Há um momento, ainda que não menos pobre que os demais, em que Sangue e Honra tenta mostrar que existe uma reserva de vida além de sua barbárie problemática: aquele em que Isabel diz a Marshall que em nome de Deus ele está empunhando uma espada e matando e que o amor entre eles não pode ser mais pecaminoso do que isso. Esse diálogo faz ponte com o ridículo discurso do rei em que ele, com extrema exaltação, brada que sua condição é somente a pura e inequívoca vontade de Deus. Portanto, parece inaceitável matar em nome de um Deus que dá poderes a um déspota. A quebra dos grilhões que prendem Marshall é posteriormente representada em batalha, mais precisamente quando sua espada é partida ao meio. Assim, English entrega a razão de existir de seu filme e encerra-o com uma já não tão sufocante inércia.

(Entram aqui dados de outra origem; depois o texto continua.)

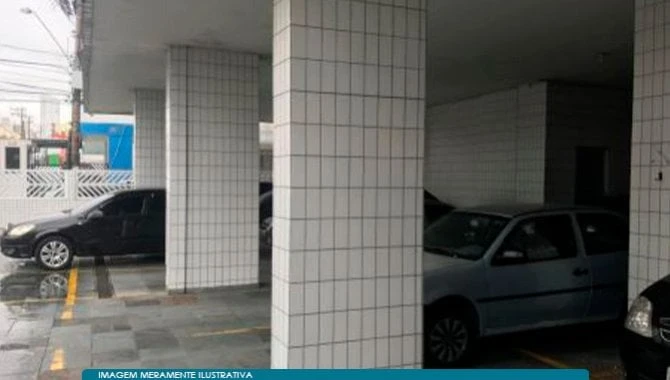 Fração Direitos Possessórios de Apartamento em São Vicente/SP em São Vicente - São Paulo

Diante disso, sou forçado a crer que me lembrei de 300 porque – sem esquecer de que, ao contrário deste, estava diante de um filme ao qual fora delegada pouca relevância e que rasgou o caminho direto para as prateleiras das locadoras do país – durante os primeiros minutos de contato pensei que, tal qual Snyder, English estivesse sequioso por algo que desse a seu trabalho a força necessária para caminhar sozinho, mas foi um grande engano; e por mais que qualitativamente não consiga estabelecer mensurável distância entre os dois, o primeiro, a julgar também por seus demais filmes, não é falaz, pois vende o que anuncia, por pior que isso seja. Logo, tão tolos quanto minha insistente comparação são Sangue e Honra e todas as suas supostas idiossincrasias.